• **Aufgaben**:
A - In welchem Jahr wurde laut dem Text über die Kirche St. Johannis der Grundstein zum heutigen Gotteshaus gelegt?
B - Gib aus dem Text über die Kirche St. Johannis den Abschnitt von „1559 konnte dann“ bis einschließlich „ihr heutiges Gesicht.“ wortgetreu wieder.

• **Dokument**:

__________

Unsere Kirche
1522 – 2022 – 500 Jahre Kirchgemeinde in Scheibenberg
Ev.-Luth. Kirche St. Johannis
Sofort bei der Ortsgründung 1522 wurde eine erste Fachwerkkirche gebaut, die aber sehr bald zu klein für die rasch wachsende Bergbausiedlung wurde, die 1530 zur Stadt erhoben wurde.
Dennoch haben sich bis heute zwei sichtbare Glaubenszeugnisse und Kunstwerke aus dieser Zeit erhalten: Das überlebensgroße, ergreifende Kreuz, das aus der Werkstatt von Meister H.W. (Hans Witten) stammen müsste und die Silberglocke, die zu den ältesten Bergglocken Sachsen gehört (s.u.).
1559 konnte dann der Grundstein zum heutigen Gotteshaus gelegt werden. So entstand bis 1571 eine der ältesten evangelischen Stadtkirchenneubauten Sachsens. Anfangs handelte es sich um einen flachgedeckten Saalbau, der von einem Dachreiter bekrönt wurde. Im Laufe der Jahrhunderte erhielt St. Johannis ihr heutiges Gesicht.
Die Kirche beherbergt einen der stimmungsvollsten und festlichsten Innenräume des oberen Erzgebirges, der vorwiegend von spätgotischen und barocken Elementen geprägt ist. Zahlreiche Betstuben und die umlaufende obere Empore gehören zu den eindrucksvollsten Eigenheiten. Nicht zu übersehen ist, dass das Erzgebirge ein Land der Schnitzer ist, über 100 Meter hölzerne Blumenranken sind zu entdecken. So wie wir heute den Innenraum sehen, empfing er -mit geringen Abweichungen- schon 1756 die Gemeinde zu Gottesdiensten, Hochzeiten oder Taufen. Diese Jahreszahl ist an der Decke zu finden. In der Mitte strahlt dann die Sonne, die mit dem Gottesnamen -JAHWE- in hebräischen Buchstaben beschriftet ist.

__________

• **Datenauszug**:
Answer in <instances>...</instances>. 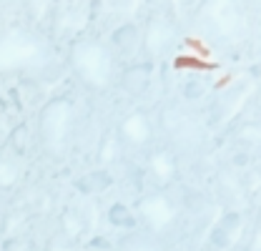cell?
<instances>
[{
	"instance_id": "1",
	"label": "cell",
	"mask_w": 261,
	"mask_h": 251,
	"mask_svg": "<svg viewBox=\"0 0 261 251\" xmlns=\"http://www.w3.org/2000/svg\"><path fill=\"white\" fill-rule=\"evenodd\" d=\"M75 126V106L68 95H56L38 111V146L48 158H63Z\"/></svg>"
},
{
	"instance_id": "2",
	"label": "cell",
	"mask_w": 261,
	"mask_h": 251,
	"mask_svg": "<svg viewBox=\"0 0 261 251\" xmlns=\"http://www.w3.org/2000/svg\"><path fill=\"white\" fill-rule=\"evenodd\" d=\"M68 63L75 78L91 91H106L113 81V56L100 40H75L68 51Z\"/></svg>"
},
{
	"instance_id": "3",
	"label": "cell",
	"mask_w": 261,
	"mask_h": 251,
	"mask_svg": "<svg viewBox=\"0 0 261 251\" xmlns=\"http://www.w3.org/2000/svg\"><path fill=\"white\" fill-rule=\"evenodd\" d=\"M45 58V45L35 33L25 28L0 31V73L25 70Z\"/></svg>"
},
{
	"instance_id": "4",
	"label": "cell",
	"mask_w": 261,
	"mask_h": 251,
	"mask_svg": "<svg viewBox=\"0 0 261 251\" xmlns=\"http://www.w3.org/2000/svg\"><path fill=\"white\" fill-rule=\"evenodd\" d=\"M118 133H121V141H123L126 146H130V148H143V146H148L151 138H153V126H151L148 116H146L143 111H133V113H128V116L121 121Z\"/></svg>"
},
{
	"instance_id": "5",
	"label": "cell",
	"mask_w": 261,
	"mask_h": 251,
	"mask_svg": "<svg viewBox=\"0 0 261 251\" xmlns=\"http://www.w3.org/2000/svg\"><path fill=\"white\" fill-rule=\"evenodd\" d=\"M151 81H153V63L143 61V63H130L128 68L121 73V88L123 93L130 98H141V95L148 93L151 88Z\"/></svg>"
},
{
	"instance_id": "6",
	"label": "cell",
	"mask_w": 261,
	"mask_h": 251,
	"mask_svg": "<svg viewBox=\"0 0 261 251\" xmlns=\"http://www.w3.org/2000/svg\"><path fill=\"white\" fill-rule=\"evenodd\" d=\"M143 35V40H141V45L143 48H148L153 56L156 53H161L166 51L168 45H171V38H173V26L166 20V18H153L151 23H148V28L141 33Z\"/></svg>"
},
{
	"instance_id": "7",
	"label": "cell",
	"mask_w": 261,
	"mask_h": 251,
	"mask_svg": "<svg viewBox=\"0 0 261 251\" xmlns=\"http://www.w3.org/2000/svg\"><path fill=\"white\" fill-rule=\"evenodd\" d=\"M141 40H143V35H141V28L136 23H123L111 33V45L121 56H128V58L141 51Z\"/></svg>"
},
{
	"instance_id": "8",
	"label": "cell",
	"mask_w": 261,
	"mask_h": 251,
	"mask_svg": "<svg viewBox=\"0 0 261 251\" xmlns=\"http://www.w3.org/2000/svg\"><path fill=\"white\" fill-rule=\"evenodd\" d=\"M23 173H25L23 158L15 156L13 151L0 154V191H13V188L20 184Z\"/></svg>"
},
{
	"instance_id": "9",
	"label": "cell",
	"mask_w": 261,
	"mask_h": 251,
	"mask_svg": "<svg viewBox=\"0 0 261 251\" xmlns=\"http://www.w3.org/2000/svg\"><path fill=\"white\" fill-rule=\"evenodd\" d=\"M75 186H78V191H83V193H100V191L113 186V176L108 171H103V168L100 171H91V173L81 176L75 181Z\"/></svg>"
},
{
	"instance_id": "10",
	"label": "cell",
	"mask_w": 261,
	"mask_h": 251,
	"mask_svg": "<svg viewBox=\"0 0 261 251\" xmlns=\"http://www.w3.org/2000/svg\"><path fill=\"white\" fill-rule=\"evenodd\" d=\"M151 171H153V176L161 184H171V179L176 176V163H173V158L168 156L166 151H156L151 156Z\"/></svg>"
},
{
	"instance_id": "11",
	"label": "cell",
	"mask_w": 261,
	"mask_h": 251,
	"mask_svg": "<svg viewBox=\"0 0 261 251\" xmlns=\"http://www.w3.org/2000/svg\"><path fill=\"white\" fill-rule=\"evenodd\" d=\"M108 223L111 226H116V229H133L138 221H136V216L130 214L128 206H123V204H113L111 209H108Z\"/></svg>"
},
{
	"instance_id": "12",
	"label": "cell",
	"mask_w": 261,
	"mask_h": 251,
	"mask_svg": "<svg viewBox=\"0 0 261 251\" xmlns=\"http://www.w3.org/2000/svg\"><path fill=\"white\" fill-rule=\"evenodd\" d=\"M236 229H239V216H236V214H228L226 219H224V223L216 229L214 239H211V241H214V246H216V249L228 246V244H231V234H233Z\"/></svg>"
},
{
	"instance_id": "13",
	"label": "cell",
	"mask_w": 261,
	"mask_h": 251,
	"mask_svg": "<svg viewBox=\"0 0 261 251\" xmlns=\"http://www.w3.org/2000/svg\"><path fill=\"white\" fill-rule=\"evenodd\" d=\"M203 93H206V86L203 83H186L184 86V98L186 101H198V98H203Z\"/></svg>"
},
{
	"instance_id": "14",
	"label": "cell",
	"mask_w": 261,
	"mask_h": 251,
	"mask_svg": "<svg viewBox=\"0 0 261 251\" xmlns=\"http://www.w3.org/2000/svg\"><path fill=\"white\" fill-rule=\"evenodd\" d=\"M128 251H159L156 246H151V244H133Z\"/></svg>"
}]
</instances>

__________

• **Antworten**:
A - 1559

B -
1559 konnte dann der Grundstein zum heutigen Gotteshaus gelegt werden. So entstand bis 1571 eine der ältesten evangelischen Stadtkirchenneubauten Sachsens. Anfangs handelte es sich um einen flachgedeckten Saalbau, der von einem Dachreiter bekrönt wurde. Im Laufe der Jahrhunderte erhielt St. Johannis ihr heutiges Gesicht.